それなのに怪我など全く気にせず、膝をつき、雑草の中で何かを探しているようだった。落し物でもしたのだろうか。リンクに手伝ってもらえばいいのにと思ったが、リンクは今ステージの上で戦っていたことを思い出す。
彼は確か僕らのような正規のメンバーではない。リンクとのイベント戦の為と、万が一の際のリンクの代理としてに特別にここにいる。その為表に出る機会が少なく、他人ともほとんど交流が無いから困っている。とリンクが呟いていたのを覚えている。手伝ってくれる人も、手当てをしてくれる人も、リンク以外にいないのだろう。
彼に少しずつ近寄ってみる、ある程度近づいた所で僕の存在に気づいたのか、警戒してこっちを睨みつけている。僕としては敵意を見せたつもりなど無いのだけれども。
「君は、ダークだね? 怪我をしているだろう? 僕が手当てをしてあげるから、寮に戻ろう」
そう言って、彼に手を差し伸べる。彼は何もいう気配が無く、ただじっと動くのをやめて、自分の目を生気の無い赤い瞳でじっと見つめている。殺気特有のあの肌がぴりぴりとする感じがどんどん無くなっていっているので、警戒を解きつつあるというのはとりあえず分かるのだが、自分の手を取りそうには見えない。さらに僕は続けて、
「何を探しているんだい? 怪我をしたままでは傷から菌が入って化膿してしまうよ。せめて、止血くらいはしたほうがいい」
「草を……探してる。長めの茎に、ぎざぎざで黄緑の葉がある草」
「草? どうして草なんかを」
「リンクがもしも怪我をした時、傷口にその草をもんでくっつけると傷が早く治るって言っていた。……だから、探してる」
それを聞いて、思わず噴き出してしまった。確かに村で育ったリンクならその辺りの知識もあるだろうし、実際薬なんてもしもの時以外滅多に使いそうに無い。戦場を生き延びた僕としても、薬になる葉は非常に役に立つことが身に染みて分かっているから、それなりに知識もあるつもりだ。
だが、止血もせずに傷から血を垂れ流したままその草を探すというのはちょっと違うのではないだろうか。どうやらリンクは間違った応急処置を教えてしまったようだ。いや、怪我をした時に効く草だけ教えて、肝心の応急処置は教えなかったのか、或いはちゃんと教えたのだが彼は間違った解釈をしてしまったのかもしれない。
いずれにせよ、このまま放っておいてさっき僕が言ったとおり、菌が入って傷口が化膿してしまえば元も子もない。
僕は、相変わらず僕の目をじっと見ている彼の右手を取る。人差し指、中指、薬指のそれぞれ第二間接あたりからだらだらと血が流れ続けている。切り方からして、剣の手入れをしているときにでも誤って指をまとめて切ってしまったのだろう。しかし、思った以上に深い傷だ。それなりに痛みもあるはずなのに、彼は全く動じない。
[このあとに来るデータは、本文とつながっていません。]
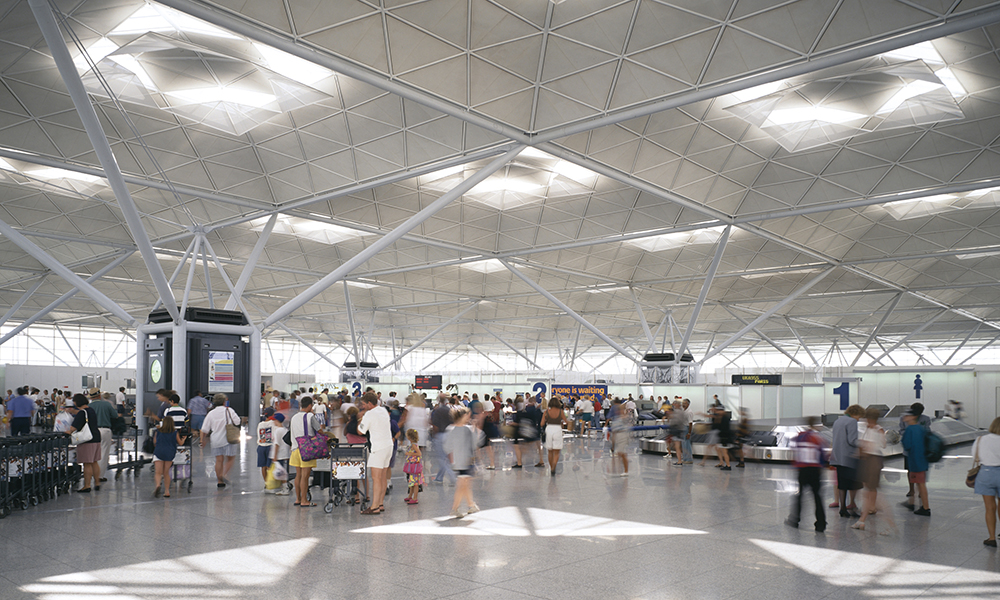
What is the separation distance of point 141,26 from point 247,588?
14.5 meters

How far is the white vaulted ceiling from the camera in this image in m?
15.4

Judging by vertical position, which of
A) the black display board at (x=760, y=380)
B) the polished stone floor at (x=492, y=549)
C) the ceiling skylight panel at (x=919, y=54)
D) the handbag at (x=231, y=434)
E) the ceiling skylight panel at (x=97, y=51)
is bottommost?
the polished stone floor at (x=492, y=549)

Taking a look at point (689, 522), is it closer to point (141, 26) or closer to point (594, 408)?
point (141, 26)

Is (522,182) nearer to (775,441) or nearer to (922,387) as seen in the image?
(775,441)

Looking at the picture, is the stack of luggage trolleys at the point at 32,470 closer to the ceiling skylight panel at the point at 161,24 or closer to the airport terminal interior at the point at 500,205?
the airport terminal interior at the point at 500,205

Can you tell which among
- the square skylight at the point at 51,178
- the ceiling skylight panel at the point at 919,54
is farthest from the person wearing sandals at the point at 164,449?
the ceiling skylight panel at the point at 919,54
絹のハンカチを取り出し、半分に引き裂いて片方を傷口に宛がう。傷口をハンカチで強く抑え、その上からもう片方のハンカチと辺りに落ちていた木の棒で止血帯を作り、その場凌ぎの止血を済ませる。
「いいかい、これが本当の応急処置だ。薬草も勿論便利だろう。だが、まず先にすべき事は止血なんだよ。血を流したままそんなことをするなんて以ての外だ」
「あいつの言っていたことは、間違ったことなのか?」
この様子では、彼はリンクの言うこと全てが正しいものと思い込んでいるようだ。
彼の生い立ちは以前リンクから聞いた。幸いなことに言語が予め刷り込まれていたので、意思の疎通は出来るのだが、自我がちゃんと出来上がっておらず、とにかく知らないことばかりでその上本人も新しい知識を自ら得ようとはしないので困っている、と。
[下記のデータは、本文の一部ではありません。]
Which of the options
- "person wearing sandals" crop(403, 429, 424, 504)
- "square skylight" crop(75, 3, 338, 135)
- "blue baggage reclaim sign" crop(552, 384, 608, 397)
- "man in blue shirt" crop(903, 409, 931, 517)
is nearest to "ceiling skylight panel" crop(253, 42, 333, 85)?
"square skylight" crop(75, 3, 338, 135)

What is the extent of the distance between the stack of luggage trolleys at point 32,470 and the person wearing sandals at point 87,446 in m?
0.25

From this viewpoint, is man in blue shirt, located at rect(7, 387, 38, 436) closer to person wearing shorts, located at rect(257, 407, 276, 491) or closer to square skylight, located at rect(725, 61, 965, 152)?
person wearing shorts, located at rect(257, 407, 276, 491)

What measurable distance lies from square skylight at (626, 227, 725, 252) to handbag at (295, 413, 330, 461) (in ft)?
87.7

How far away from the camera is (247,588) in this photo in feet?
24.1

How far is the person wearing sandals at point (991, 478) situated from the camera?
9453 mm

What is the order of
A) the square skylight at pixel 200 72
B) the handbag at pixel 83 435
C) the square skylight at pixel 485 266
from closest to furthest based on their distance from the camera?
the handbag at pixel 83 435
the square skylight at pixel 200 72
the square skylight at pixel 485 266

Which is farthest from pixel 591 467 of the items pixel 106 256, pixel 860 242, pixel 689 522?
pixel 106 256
「そうだよ。リンクも人間だ。完璧じゃない。たまに間違うときもあるだろうね」
「間違って、いる……」
「そう。だが君に勘違いしないで欲しいのは、間違った知識を正してくれる人は居るのだから、間違った知識を得るのが怖いとは思わないことだ。いいね?」
止血をし終えた彼の右手を両手で包み込むようにそっと握りながら、彼に同意を求める。彼はしばらく考え込んだ後、頷いて同意してくれた。
「わかったならいいんだ。さぁ、僕の部屋に戻ろう。もっとちゃんとした手当てをしなければいけないからね」
「草はいいのか」
「そうだね。薬草は便利なものだ。だがそれはもっと小さな傷のときに使うものだからね。この傷はそれなりに深いし、君はこの手で土を触ってしまったから、消毒をしなければならない。だから、ちゃんとした治療をしなければいけないんだ」
握っていた手を、傷付いている右手から左手に持ち替えて、彼を立たせる。歩き始める前に、彼は僕の目を、殺気の消えた赤い瞳でじっと見つめて、
「お前は……お前の名前は、なんて言う」
「僕の名前はマルス。出身は紋章の世界。赤い髪の剣士がいるだろう、あの人と同じ世界から来た」
それを聞いて、ダークは何かを思い出したようだ。無表情を崩さなかった彼が、一瞬だけ顔に驚きの表情を浮かべて、その赤い瞳に再び警戒心が宿る。
「どうかした?」
「知らない人についていったらいけないって、リンクが言っていた。……それも間違っているのなら、謝る」
「ロイ、救急セットを出してくれ!」
自室の扉を開けて、中に居るはずの同居人に声をかける。椅子に座って公務の書類に目を通していた同居人のロイは何事かと自分たちの姿を眺め、ダークの右手にハンカチが巻かれていることに気がつくと、すぐに棚から救急箱を取り出すために椅子から立ち上がる。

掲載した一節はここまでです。